## The task
Can you write out, word for word, the part of the Antarctic travel passage between "By the second" and "into the sea.", inclusive?

## Document section
--------------------

By the second morning out of South America, the sea calmed and shouts of "Land ho!" went up as we spied some of the islands north of the Antarctic Peninsula. We donned parkas and life jackets and boarded Zodiacs, small, black, heavy-duty rubber motorboats that sit low enough in the sea that one can touch the broken ice clicking and hissing in the 28-degree water. If you fell in, you'd survive four minutes, max. The Zodiacs pulled in close to humpback whales and penguins, but we couldn't go near the fantastic icebergs looming in the distance; though they seem serene and inviting with their radioactive-blue glow, they're dangerously unstable, liable to shatter without warning, sending giant shards falling into the sea.

The man behind the zany idea of plopping landlubbers into rubber dinghies in the Antarctic Ocean was an eccentric Swedish world traveler named Lars-Eric Lindblad. In the early 1960s, Lindblad was leading a band of jet-setters across the Mongolian desert when he decided it was time to take tourists down to Antarctica. He had never been there, but he borrowed a transport vessel from the Argentine navy, which helpfully tossed in an Antarctic tug and ice breaker, and he sold his first trip to 56 passengers. The tour was straight out of a Monty Python movie, with one elderly passenger who, he later wrote, forgot her name while at the Buenos Aires hotel; a self-described "nymphomaniac" who informed Lindblad soon after boarding that she had selected the ship's second in command to help her satisfy her lust; and a woman who had a psychotic break while on the voyage, ran through the ship naked and had to be restrained in her room and spoon-fed by fellow passengers for the rest of the journey.

--------------------

## Dataset extract
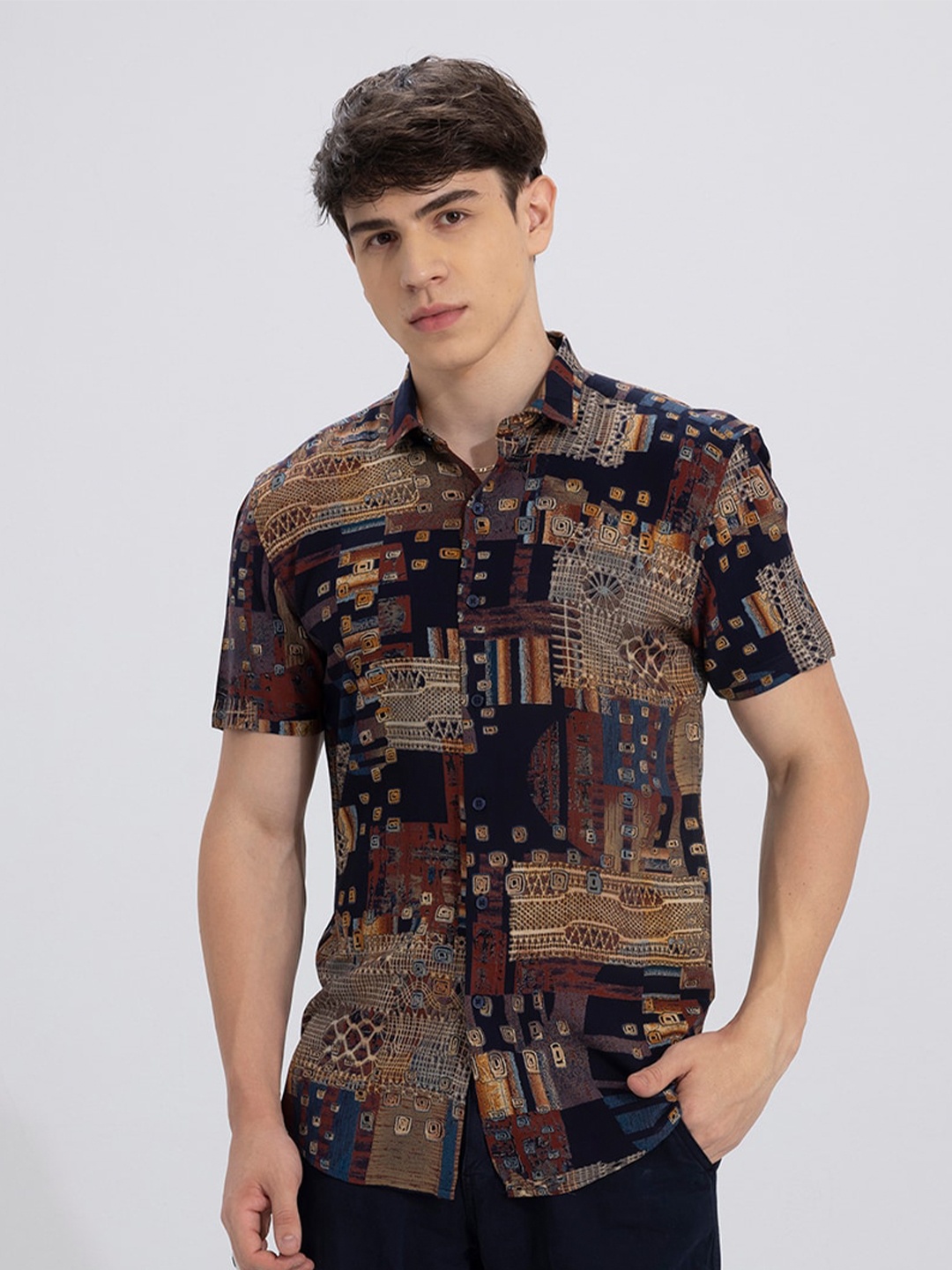 

Snitch Brown Classic Slim Fit Abstract Printed Casual Shirt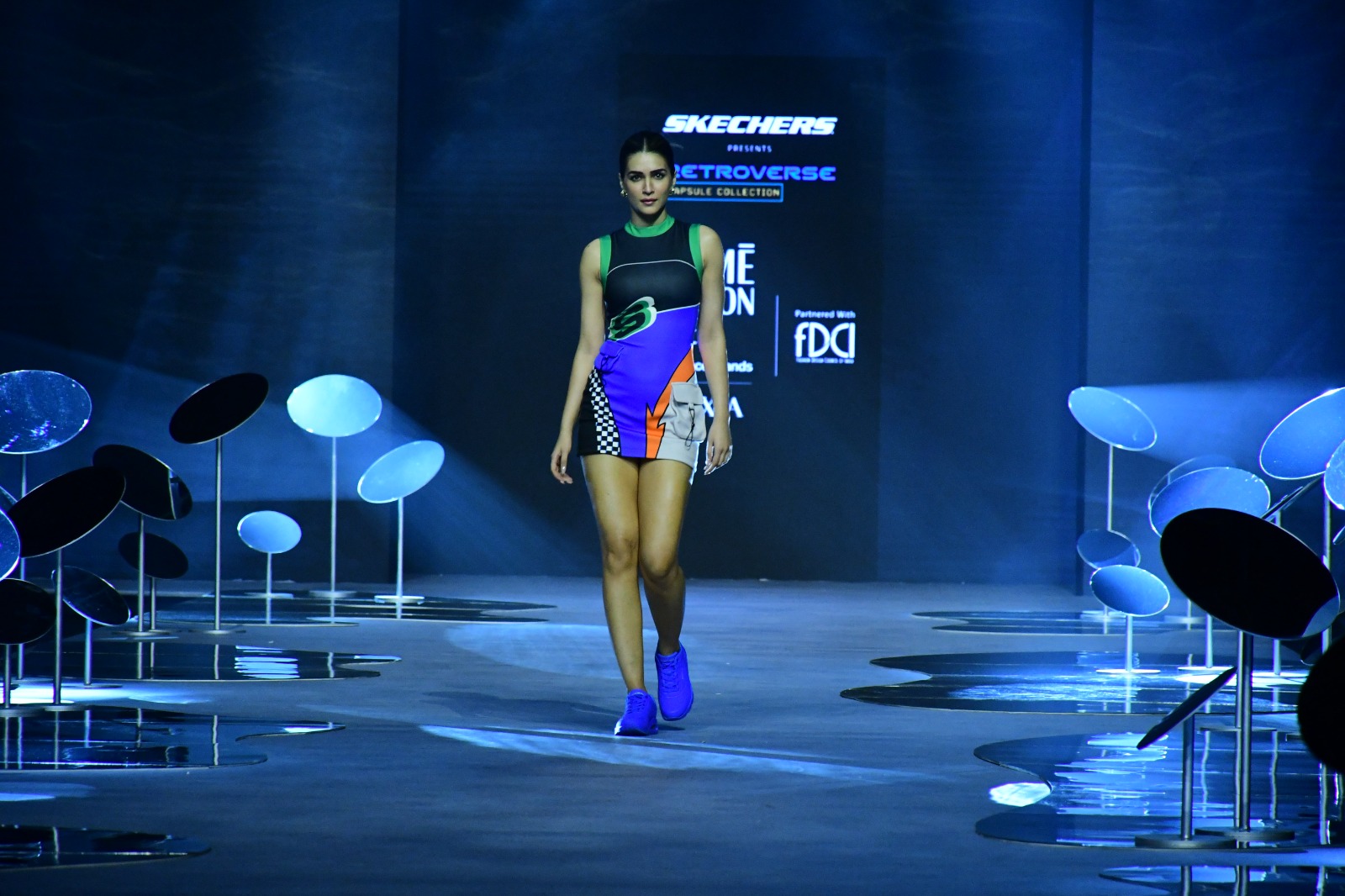 lakme fashion week kriti sanon turns showstopper for skechers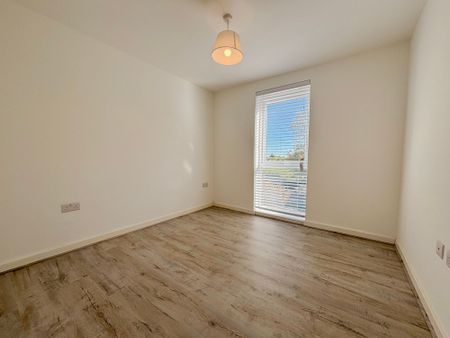 2 bed flat to rent in Dennis Davison Place, Coventry, CV4 - Photo 3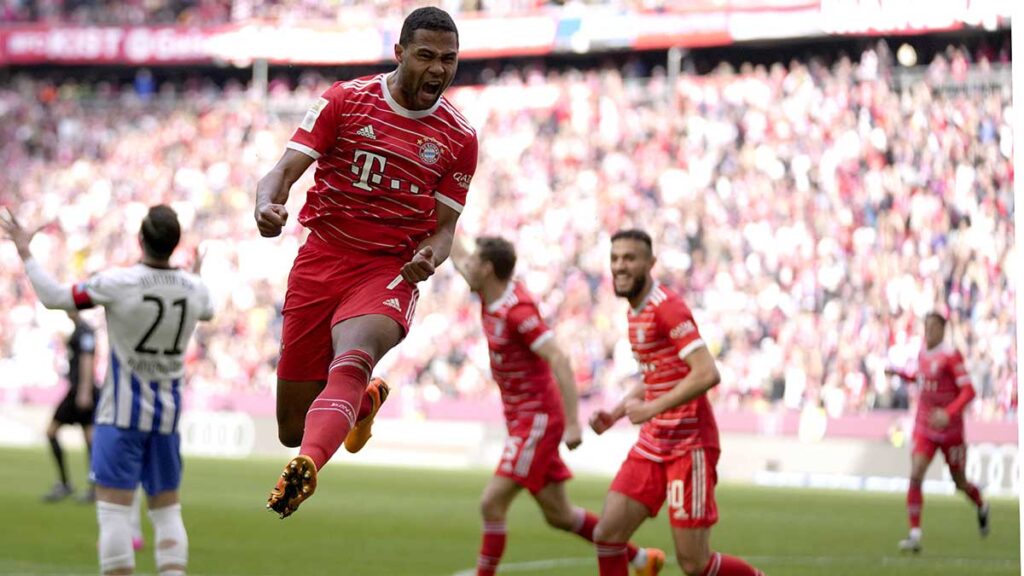 Serge Gnabry festeja tras anotar el primer gol del Bayern Munich. Reuters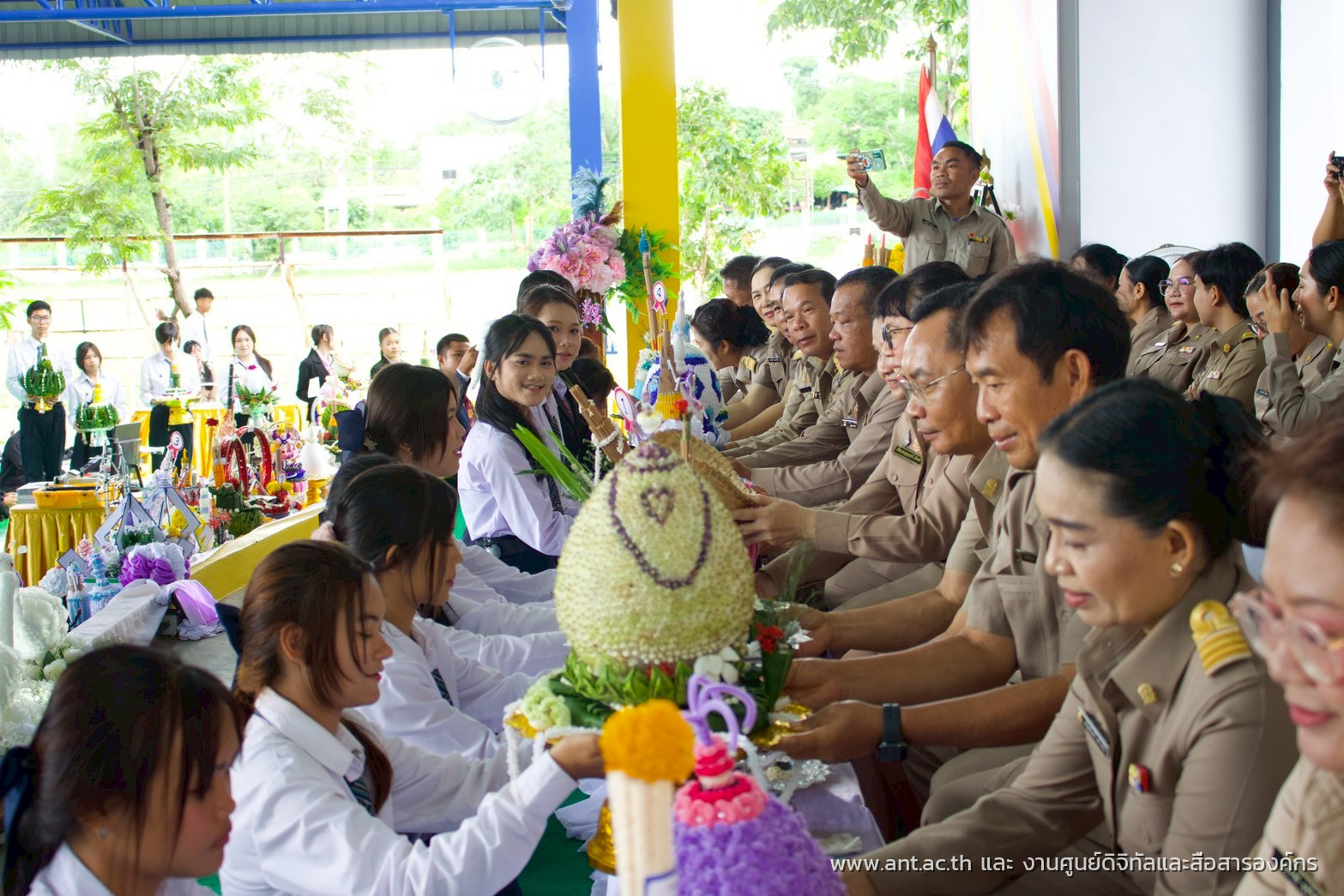 ภาพประกอบข่าว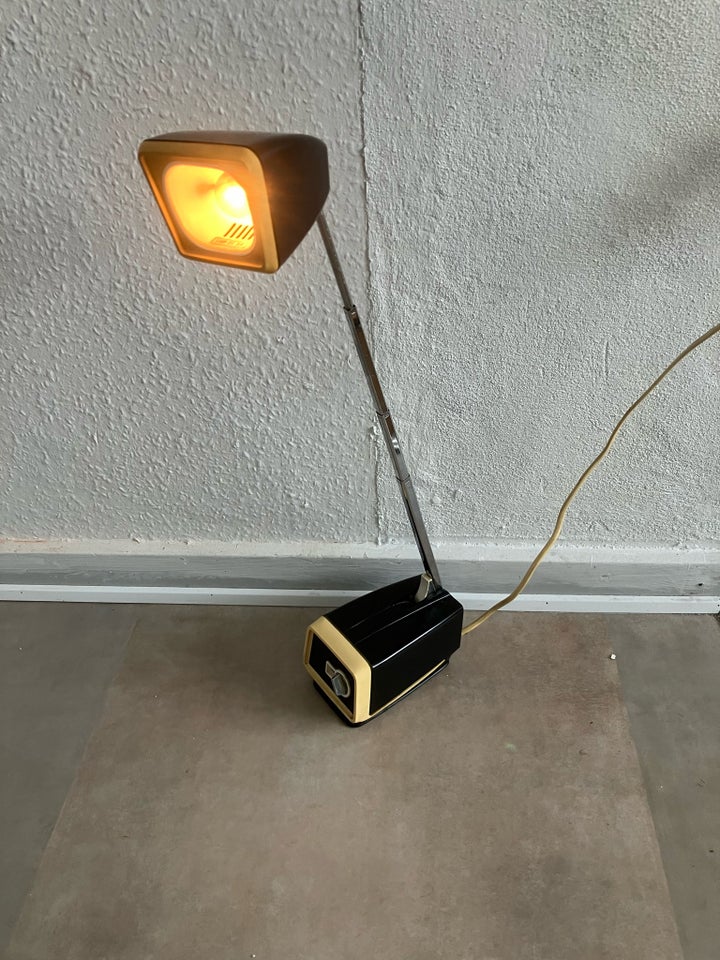 Anden bordlampe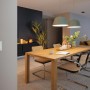 Weißer Doppel-Schalter der Bosch Smart Home Licht-/Rollladensteuerung an grauer Wand im modernen Essbereich.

--------------------

## Written solution
By the second morning out of South America, the sea calmed and shouts of "Land ho!" went up as we spied some of the islands north of the Antarctic Peninsula. We donned parkas and life jackets and boarded Zodiacs, small, black, heavy-duty rubber motorboats that sit low enough in the sea that one can touch the broken ice clicking and hissing in the 28-degree water. If you fell in, you'd survive four minutes, max. The Zodiacs pulled in close to humpback whales and penguins, but we couldn't go near the fantastic icebergs looming in the distance; though they seem serene and inviting with their radioactive-blue glow, they're dangerously unstable, liable to shatter without warning, sending giant shards falling into the sea.